A Review of Object Detection Empowering Sports: Key Technologies, Application Scenarios, and Future Outlook
DOI:
https://doi.org/10.62051/fb5aqp52Keywords:
Object Detection; Sports Analytics; Computer Vision; Deep Learning; Model Optimization; AI in Sports; Sports Big DataAbstract
Object detection is now a cornerstone of 'Smart Sports,' yet the direct application of general-purpose models to the dynamic and often chaotic sports environment is fraught with challenges. This paper systematically reviews the core technologies of object detection in sports, including the adaptability and limitations of mainstream detectors (e.g., the YOLO series, Transformer-based models) in sports scenarios. It also examines the role of optimization strategies such as model pruning, quantization, and knowledge distillation in balancing performance and resource consumption, as well as specialized techniques for small object detection, motion blur processing, and occlusion robustness enhancement.

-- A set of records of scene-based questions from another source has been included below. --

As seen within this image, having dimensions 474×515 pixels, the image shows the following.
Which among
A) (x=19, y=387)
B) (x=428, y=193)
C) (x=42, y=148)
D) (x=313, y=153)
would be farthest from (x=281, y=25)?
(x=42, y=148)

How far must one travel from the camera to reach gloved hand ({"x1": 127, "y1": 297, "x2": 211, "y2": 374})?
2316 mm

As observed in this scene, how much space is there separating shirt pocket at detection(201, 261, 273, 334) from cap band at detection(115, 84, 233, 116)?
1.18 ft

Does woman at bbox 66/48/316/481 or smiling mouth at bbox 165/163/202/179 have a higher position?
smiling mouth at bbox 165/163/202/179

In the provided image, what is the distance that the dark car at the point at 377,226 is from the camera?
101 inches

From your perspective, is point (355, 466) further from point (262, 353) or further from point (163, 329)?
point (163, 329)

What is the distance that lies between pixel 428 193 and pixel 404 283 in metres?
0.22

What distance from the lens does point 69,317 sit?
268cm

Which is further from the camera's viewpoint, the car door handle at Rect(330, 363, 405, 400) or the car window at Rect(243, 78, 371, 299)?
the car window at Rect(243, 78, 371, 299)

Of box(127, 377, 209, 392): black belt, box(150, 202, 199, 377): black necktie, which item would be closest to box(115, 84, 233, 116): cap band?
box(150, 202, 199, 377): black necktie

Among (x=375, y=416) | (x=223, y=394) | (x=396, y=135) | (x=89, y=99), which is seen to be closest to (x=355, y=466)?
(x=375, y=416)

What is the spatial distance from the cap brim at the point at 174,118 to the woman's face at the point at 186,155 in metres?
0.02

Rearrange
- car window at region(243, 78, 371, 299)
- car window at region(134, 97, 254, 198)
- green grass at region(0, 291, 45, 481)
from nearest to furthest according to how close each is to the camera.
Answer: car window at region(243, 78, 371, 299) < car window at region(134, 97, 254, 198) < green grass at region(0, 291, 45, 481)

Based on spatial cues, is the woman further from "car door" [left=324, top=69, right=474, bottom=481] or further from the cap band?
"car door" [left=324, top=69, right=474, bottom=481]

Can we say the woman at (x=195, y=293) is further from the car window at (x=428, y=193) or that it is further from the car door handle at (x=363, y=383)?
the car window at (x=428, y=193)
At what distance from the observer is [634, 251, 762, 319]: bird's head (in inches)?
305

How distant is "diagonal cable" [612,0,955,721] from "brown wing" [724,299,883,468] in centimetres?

Based on this, the paper provides an in-depth analysis of the diverse applications of object detection in professional sports training (e.g., motion capture and biomechanical analysis), competitive game analysis (e.g., tactical minimap reconstruction from match videos), intelligent officiating (e.g., foul recognition assistance), athlete performance evaluation, interactive sports broadcasting, and public fitness. Finally, the paper summarizes current challenges, including data bottlenecks, algorithm generalization, the complexity of multi-modal fusion, and the leap from perception to cognition. It also provides an outlook on future directions, including constructing sports-specific vision foundation models, deepening multi-modal intelligent fusion, enhancing dynamic scene understanding capabilities, and improving sports datasets and evaluation systems to promote the development of sports analytics toward intelligence, personalization, and accessibility.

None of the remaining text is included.